Перемышляне трогательно не забывают меня…

……………………………………………………………….

Как странно: несмотря на необозримое количество оврагов, разделяющих теперь наши с тобой жизни, никто мне так не близок, как друг, как ты, как будто мы и не расставались в 41-м году!..

Всякая радость нечаянна…

В один из летних дней 42-го года я пришел откуда-то домой. На столе письмишко. Мать извещает, что она в Бутырской тюремной больнице, ей разрешены передачи.

Моя жена начала в указанные дни носить передачи. Конечно, скудные – время было голодное, но все-таки она старалась побаловать ее настоящим чаем, кофе.
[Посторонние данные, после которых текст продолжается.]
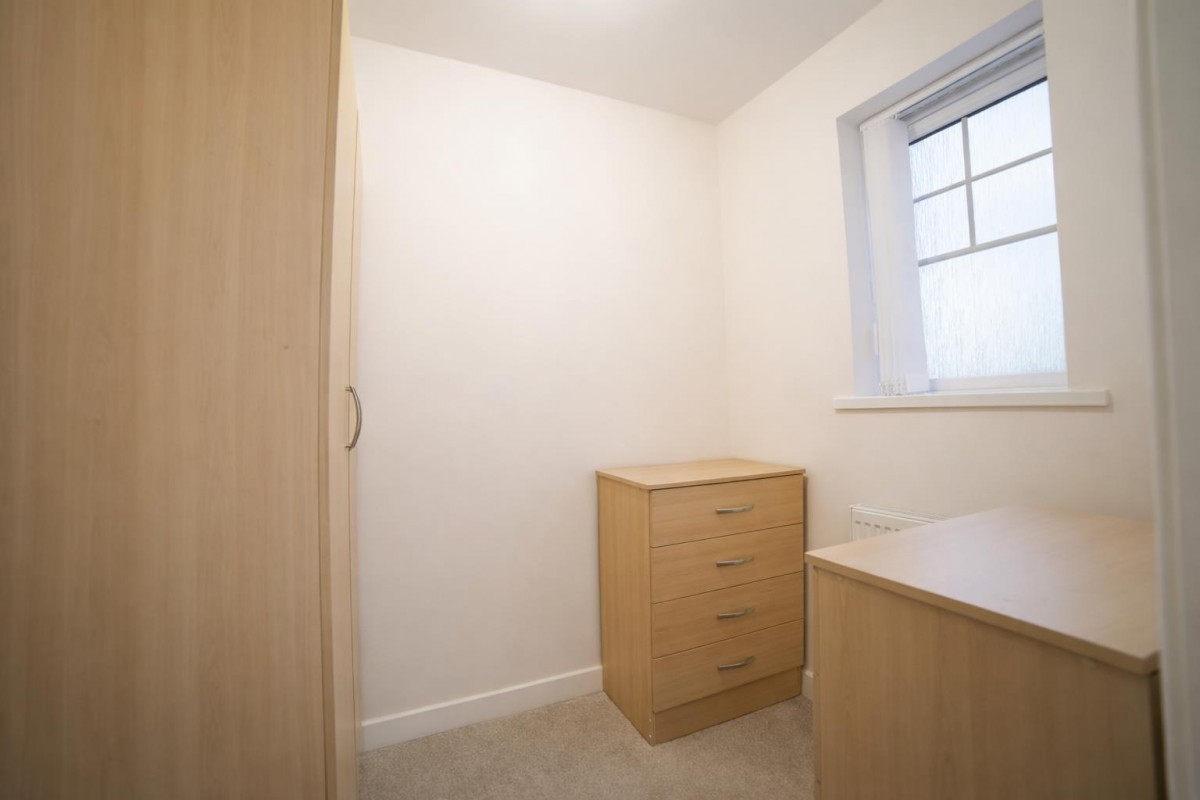 Sanderson Villas, Gateshead, NE8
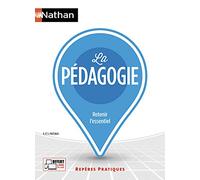 La pédagogie - Repères pratiques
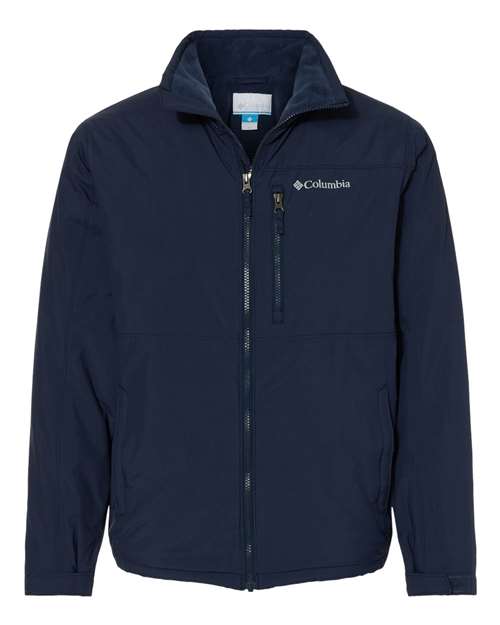 Columbia Men's Northern Utilizer Jacket Columbia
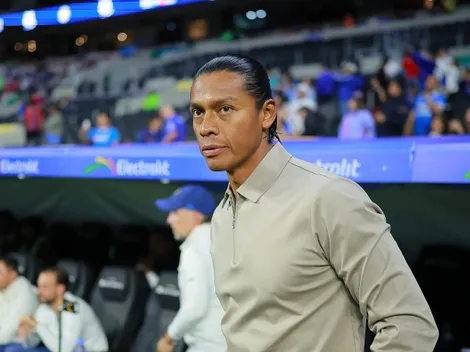 Huiqui sorprende al hablar de los refuerzos de Cruz Azul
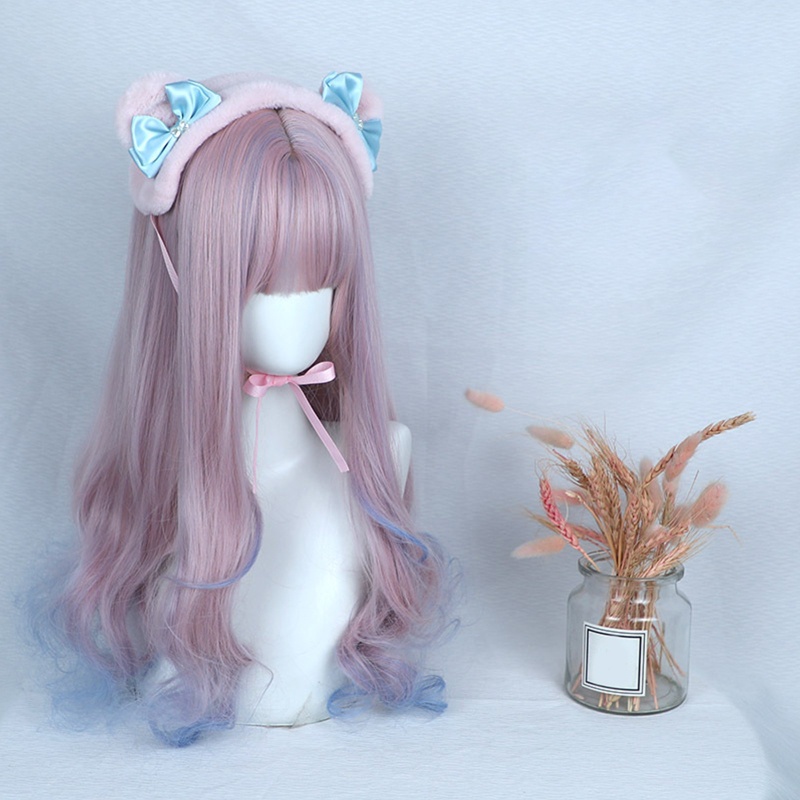 Youyo SPA Băng Đô Trang Điểm Và Rửa Mặt Trang Điểm Có Nơ Dec Cho Nữ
В первой же записке, подтверждая, что все получила сполна, мать спросила про внучку: «Жива ли Аленочка?»

Всякая радость нечаянна…

Вернувшись откуда-то домой, я застаю незнакомую, тоненькую девушку с вздернутым носиком. Это была медсестра из Бутырской тюремной больницы. Она принесла от мамы письмо, рассказала, что мать заболела в Краснопресненской пересыльной тюрьме дизентерией и ее положили в Бутырскую тюремную больницу.

С этого дня девушка стала нашей письмоноской. Через нее мы дополнительно посылали маме кое-что из еды.

Вновь в нашей с матерью жизни встала Бутырская тюремная больница, только теперь там не я, а она.

Медсестренка делала для нас благое дело бескорыстно. У нас не было дорогих вещей, лишних продуктов, которыми мы могли бы ее приманивать. Я только дарил ей книги, некоторые давал почитать.

Осенью она пришла к нам с дурной вестью: в связи с напряженным положением на фронте многих заключенных, в том числе – выздоровевших, но еще не выписанных из больницы, отправляют в дальние лагеря. Мать снова в пересыльной тюрьме.

Моя жена потратила два дня, чтобы передать маме продукты и теплые вещи. Потом мать писала, что на этапе вещи ее спасли.

Медсестренка вскоре исчезла. До сих пор не возьму в толк – почему. Думаю, что из тогда еще отличавшей русское простонародье деликатности: мавр сделал свое дело и должен уйти сам. А между тем она была нам очень нужна – просто как друг.

Если она, паче чаяния, скончалась, то да дарует ей Господь блаженное упокоение, а если жива, то да удолголетствит Он ее жизнь, и да пошлет Он ей много радостных дней за те радостные в самой своей печали дни, какие я пережил благодаря ей во второй половине 42-го года!..

История повторяется не целиком.

Из Бутырской тюремной больницы я вышел на волю. Мою мать перегнали оттуда в пересыльную тюрьму.

След ее затерялся вновь…

Всякая радость нечаянна…

Седьмое января 1943 года. Первый день Рождества. Утро. В комнате холод собачий. Мы с годовалой дочерью вдвоем. Звонок. Вставать неохота. Под одеялом кое-как угрелся. Опять звонок, продолжительный. Встаю. Что-то на себя накидываю. Почтальонша. Доплатное письмецо-«треугольничек» от моей матери из Тайшета Иркутской области. Доехала, жива, по инвалидности на легкой работе, чинит белье.